The full complexity facing the UK’s nascent trade negotiation team (adverts for which are still being carried in last week’s Economist) was laid bare by Pascal Kerneis, Managing Director of the European Services Forum, also on the platform at the event.
He ran through four categories of EU FTAs, from ratified or existing, to ‘dormant’, to active, to forthcoming – pointing out that with ongoing negotiations (namely with Japan, Mercosur countries, Indonesia, the Philippines, Mexico and Tunisia), the UK would most likely have to continue to support them whilst still an EU member, then transcribe them into UK bilateral agreements.

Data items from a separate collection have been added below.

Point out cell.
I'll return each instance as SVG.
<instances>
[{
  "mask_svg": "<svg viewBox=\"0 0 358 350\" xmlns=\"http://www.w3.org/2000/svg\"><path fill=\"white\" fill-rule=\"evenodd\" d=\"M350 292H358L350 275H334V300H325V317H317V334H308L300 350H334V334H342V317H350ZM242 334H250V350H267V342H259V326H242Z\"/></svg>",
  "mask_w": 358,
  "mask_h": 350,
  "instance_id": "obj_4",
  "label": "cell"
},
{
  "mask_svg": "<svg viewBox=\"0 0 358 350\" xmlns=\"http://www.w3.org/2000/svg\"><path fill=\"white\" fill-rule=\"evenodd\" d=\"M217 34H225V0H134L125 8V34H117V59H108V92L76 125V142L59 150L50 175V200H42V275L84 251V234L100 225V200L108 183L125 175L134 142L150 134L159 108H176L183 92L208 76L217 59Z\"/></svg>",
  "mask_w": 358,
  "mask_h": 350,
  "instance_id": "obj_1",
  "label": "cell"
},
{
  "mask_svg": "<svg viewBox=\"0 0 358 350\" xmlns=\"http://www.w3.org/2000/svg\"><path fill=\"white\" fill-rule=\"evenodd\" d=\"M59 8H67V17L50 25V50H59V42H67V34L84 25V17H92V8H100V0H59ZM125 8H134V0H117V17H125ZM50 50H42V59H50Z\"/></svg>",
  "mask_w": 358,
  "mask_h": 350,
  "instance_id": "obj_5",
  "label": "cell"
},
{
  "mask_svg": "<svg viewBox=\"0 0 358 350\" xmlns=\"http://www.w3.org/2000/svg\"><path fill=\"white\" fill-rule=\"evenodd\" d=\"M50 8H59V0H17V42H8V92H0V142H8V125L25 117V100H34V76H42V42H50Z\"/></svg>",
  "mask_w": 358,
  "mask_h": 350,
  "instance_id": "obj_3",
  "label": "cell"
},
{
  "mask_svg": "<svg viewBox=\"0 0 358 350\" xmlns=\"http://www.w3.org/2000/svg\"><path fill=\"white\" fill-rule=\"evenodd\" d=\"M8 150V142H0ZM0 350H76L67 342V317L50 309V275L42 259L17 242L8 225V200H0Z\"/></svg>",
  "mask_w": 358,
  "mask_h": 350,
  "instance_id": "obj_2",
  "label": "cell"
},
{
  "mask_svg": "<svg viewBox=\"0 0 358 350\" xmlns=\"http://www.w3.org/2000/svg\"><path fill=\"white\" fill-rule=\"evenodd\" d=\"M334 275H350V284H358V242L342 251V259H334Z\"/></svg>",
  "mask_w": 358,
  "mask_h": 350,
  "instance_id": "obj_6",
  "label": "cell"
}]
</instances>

Looking at the ongoing FTAs unlikely – in his view – to be completed by the 2019 Brexit date, such as with Turkey, Australia, New Zealand, Chile (a revision), Taiwan and Hong Kong, he pointed out that there are “not many places left in the world where the UK will have full 100% freedom to act”, i.e. ink new trade deals with no existing templates.
Concluding proceedings, the Director of International Trade Policy at the Foreign Trade Association, Dr Pierre-Michael Groening, looked at the level of exposure to Brexit risks for companies either UK owned or based, with a commercial presence in the UK, and those exporting to the UK.
“I feel very much that the UK will suffer some setbacks for those companies,” he told an audience of around 60 academics and business leaders.
Groening also warned that the UK, heavily reliant on services rather than manufacturing or energy, would find new trade deals heavy going.
Although in theory a bilateral UK trade deal with an Asian economy “could be quicker” than one with the EU, he added “services are the most complex to negotiate, rather than trade”.